“I doubt that,” said Julius. “There are practical directions for an existing state of things, which have been distorted into sanction for its continuance. The actual precepts are broad principles, which are for all times, and apply to the hired servant as well as to the slave. So again with the relations of man and wife; I can nowhere find a command so adapted to the seclusion and depression of the Eastern woman as to be inapplicable to the Christian matron. And the typical virtuous woman, the valiant woman, is one of the noblest figures anywhere depicted.”
“I know,” said Mrs. Tallboys, who had evidently been waiting impatiently again to declaim, “that men, even ministers of religion, from Paul if you like downwards, have been willing enough to exalt woman so long as they claim to sit above her. The higher the oppressed, so much higher the self-exaltation of the oppressor. Paul and Peter exalt their virtuous woman, but only as their own appendage, adorning themselves; and while society with religious ministers at the head of it call on woman to submit, and degrade the sex, we shall continue to hear of such disgraces to England as I see in your police reports—brutal mechanics beating their wives.”

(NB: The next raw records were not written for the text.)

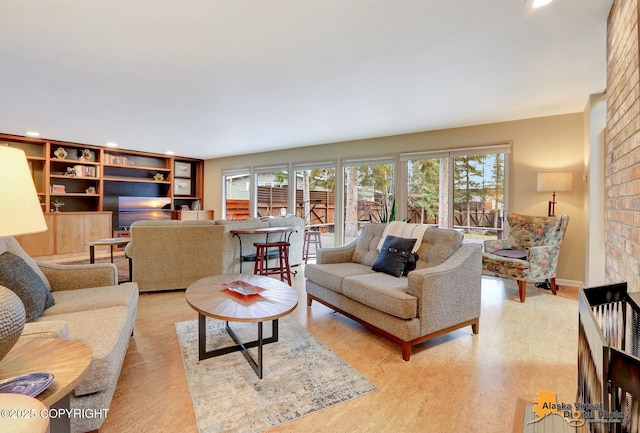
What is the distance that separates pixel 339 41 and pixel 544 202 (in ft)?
12.1

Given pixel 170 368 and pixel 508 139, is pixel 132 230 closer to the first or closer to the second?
pixel 170 368

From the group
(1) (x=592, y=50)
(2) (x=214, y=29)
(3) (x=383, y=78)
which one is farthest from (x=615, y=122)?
(2) (x=214, y=29)

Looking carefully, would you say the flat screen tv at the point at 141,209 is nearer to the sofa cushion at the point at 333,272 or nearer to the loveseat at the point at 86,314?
the loveseat at the point at 86,314

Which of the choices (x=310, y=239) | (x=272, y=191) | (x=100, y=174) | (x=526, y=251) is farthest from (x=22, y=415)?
(x=100, y=174)

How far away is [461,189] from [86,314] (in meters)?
4.80

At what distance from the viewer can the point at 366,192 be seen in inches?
229

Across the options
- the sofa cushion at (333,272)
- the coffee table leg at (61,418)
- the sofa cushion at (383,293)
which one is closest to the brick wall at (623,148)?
the sofa cushion at (383,293)

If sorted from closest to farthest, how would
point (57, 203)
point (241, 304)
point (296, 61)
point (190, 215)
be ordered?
point (241, 304) < point (296, 61) < point (57, 203) < point (190, 215)

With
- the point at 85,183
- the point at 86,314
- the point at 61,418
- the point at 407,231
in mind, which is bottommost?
the point at 61,418

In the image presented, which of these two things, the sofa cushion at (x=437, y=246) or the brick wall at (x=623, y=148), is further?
the sofa cushion at (x=437, y=246)

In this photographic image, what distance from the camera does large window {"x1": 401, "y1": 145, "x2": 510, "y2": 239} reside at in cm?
454

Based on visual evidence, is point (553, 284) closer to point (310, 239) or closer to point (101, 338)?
point (310, 239)

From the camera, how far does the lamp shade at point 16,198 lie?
87 centimetres

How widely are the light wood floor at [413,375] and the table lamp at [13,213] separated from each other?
2.95 feet
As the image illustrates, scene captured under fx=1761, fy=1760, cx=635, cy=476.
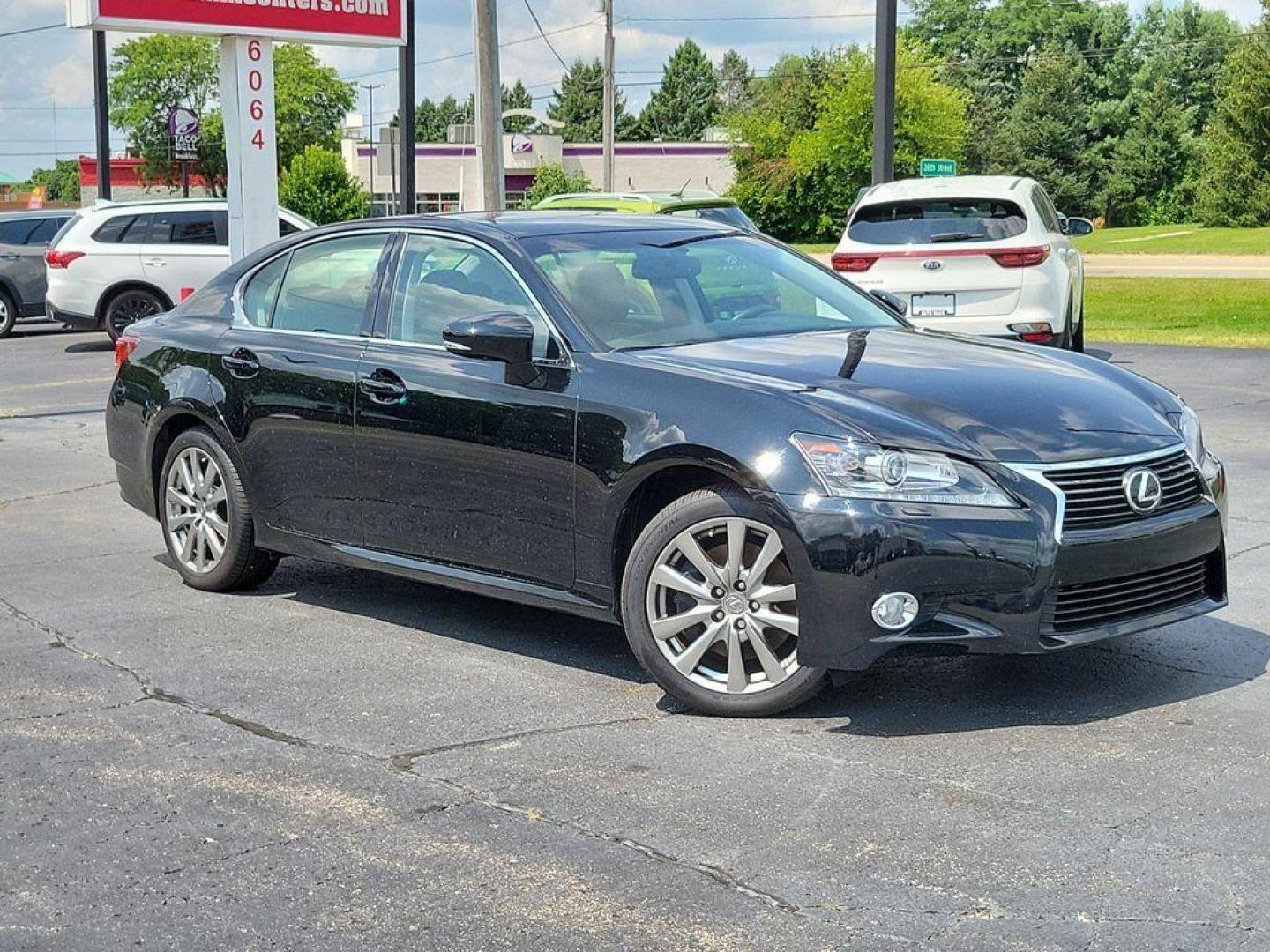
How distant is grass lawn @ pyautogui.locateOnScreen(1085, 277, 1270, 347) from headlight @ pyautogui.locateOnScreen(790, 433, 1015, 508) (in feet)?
36.7

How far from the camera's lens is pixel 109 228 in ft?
70.8

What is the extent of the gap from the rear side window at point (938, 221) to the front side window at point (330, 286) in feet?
27.1

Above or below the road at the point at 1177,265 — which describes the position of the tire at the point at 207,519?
above

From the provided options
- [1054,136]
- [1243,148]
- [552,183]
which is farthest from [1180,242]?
[1054,136]

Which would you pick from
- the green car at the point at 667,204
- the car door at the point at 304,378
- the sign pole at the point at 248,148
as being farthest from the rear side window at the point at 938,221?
the car door at the point at 304,378

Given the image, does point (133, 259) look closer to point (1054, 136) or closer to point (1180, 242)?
point (1180, 242)

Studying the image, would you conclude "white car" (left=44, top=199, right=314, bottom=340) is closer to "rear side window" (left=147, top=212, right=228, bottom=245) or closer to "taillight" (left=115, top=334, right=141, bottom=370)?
"rear side window" (left=147, top=212, right=228, bottom=245)

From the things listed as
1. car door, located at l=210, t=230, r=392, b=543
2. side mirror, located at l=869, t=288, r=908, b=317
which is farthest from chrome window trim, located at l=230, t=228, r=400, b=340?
side mirror, located at l=869, t=288, r=908, b=317

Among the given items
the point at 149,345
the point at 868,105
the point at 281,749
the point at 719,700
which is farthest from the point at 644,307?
the point at 868,105

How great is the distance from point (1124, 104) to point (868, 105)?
1720 centimetres

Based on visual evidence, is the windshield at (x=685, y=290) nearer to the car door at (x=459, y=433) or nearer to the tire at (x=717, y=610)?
the car door at (x=459, y=433)

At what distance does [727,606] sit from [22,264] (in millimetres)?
21390

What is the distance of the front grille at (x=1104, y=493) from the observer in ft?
17.1

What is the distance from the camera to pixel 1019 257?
14.3 metres
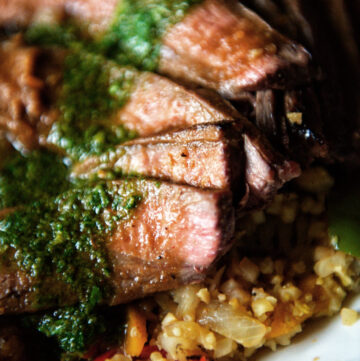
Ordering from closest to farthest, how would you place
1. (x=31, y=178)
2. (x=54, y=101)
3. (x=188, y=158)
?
(x=188, y=158) < (x=31, y=178) < (x=54, y=101)

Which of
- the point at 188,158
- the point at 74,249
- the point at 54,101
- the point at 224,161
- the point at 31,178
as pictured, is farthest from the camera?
the point at 54,101

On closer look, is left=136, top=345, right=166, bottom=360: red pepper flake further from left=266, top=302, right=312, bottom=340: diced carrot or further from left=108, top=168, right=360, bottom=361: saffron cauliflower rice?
left=266, top=302, right=312, bottom=340: diced carrot

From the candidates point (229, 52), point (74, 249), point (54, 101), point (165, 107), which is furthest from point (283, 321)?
point (54, 101)

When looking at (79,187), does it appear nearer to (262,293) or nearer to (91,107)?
(91,107)

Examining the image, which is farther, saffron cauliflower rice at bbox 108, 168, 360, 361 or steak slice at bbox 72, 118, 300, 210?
saffron cauliflower rice at bbox 108, 168, 360, 361

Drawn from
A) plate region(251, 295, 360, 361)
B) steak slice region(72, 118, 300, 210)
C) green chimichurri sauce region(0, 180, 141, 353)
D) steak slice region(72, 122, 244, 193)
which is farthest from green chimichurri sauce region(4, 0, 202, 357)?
plate region(251, 295, 360, 361)
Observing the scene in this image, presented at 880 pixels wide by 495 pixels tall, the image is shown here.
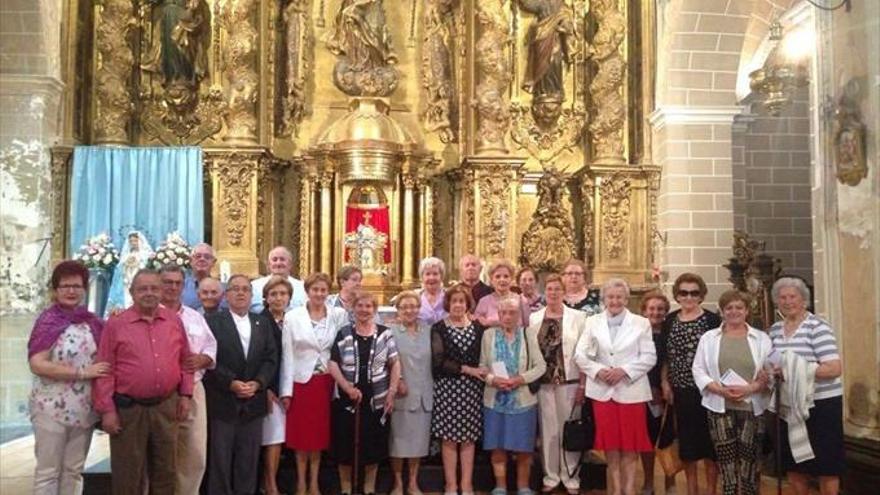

“I fear while physical force is on the side of the brute,” said Julius, “no abstract recognition of equality would save her.”
“Society would take up her cause, and protect her.”
“So it is willing to do now, if she asks for protection.”
“Yes,” broke in Rosamond, “but nothing would induce a woman worth sixpence to take the law against her husband.”
“There I think Lady Rosamond has at once demonstrated the higher nature of the woman,” said Mrs. Tallboys. “What man would be capable of such generosity?”
“No one denies,” said Julius, “that generous forbearance, patience, fortitude, and self-renunciation, belong almost naturally to the true wife and mother, and are her great glory; but would she not be stripped of them by self-assertion as the peer in power?”
“Turning our flank again with a compliment,” said Mrs. Duncombe. “These fine qualities are very convenient to yourselves, and so you praise them up.”
“Not so!” returned Julius, “because they are really the higher virtues!”
“Patience!” at once exclaimed the American and English emancipators with some scorn.
“Yes,” said Julius, in a low tone of thorough earnest. “The patience of strength and love is the culmination of virtue.”
Jenny knew what was in his mind, but Mrs. Tallboys, with a curious tone, half pique, half triumph, said, “You acknowledge this which you call the higher nature in woman—that is to say, all the passive qualities,—and you are willing to allow her a finer spiritual essence, and yet you do not agree to her equal rights. This is the injustice of the prejudice which has depressed her all these centuries.”
“Stay,” broke in Jenny, evidently not to the lady’s satisfaction. “That does not state the question. Nobody denies that woman is often of a higher and finer essence, as you say, than man, and has some noble qualities in a higher degree than any but the most perfect men; but that is not the question. It is whether she have more force and capacity than man, is in fact actually able to be on an equality.”